Takabe is a police detective with a face like a basset hound and Richard Gere hair. His wife is disabled; she seems to have short-term memory loss so severe that she can go to the convenience store and get lost on the way home. It’s a stressful situation for Takabe, who secretly feels that his wife has become a burden instead of a partner. As if that weren’t weird enough, he’s stuck on a really bizarre case: a string of serial murders with one connection; every victim has an X cut into their throat, severing both carotid arteries. In each case, the murderer is apprehended quickly, because they make no attempt to hide or cover up the crime. They’re all normal people: a doctor, a loving husband, a cop. All of them seem to have no memory of the events leading up to the murder, and are horrified by their actions afterward.
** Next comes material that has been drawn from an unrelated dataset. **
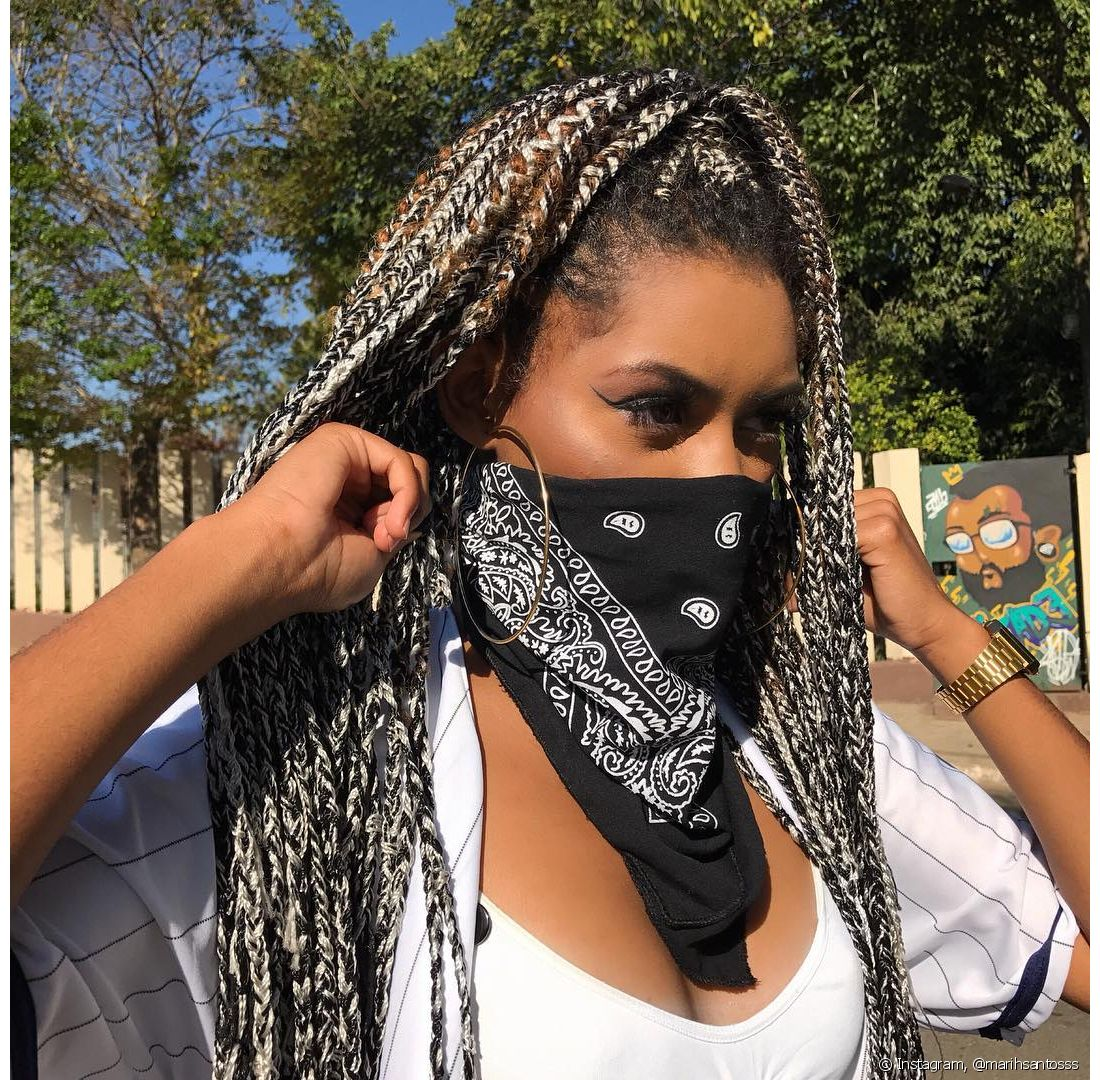 As bandanas não estão sendo usadas apenas no cabelo!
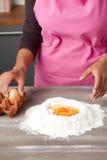 łamań jajka flour na stosie Zdjęcia Stock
In his investigation, Takabe turns up another connection between the killings. Shortly before each murder, the perps had encounters with a scruffy young drifter named Mamiya, who seems to have no short-term memory whatsoever. Takiya finally gets his hands on Mamiya, who plays dumb. But Takabe knows he is hiding something.

With the help of a police psychologist, Takabe learns that Mamiya is a former psychology student who is obsessed with hypnotism. He’s not actually an amnesiac at all; he uses that as an excuse to approach people and hypnotize them into killing others. But Takabe seems immune to his powers, which fascinates Mamiya. Mamiya eventually escapes from police custody. Takabe chases him down and kills him, then apparently takes up Mamiya’s mantle, mesmerizing others to make them kill.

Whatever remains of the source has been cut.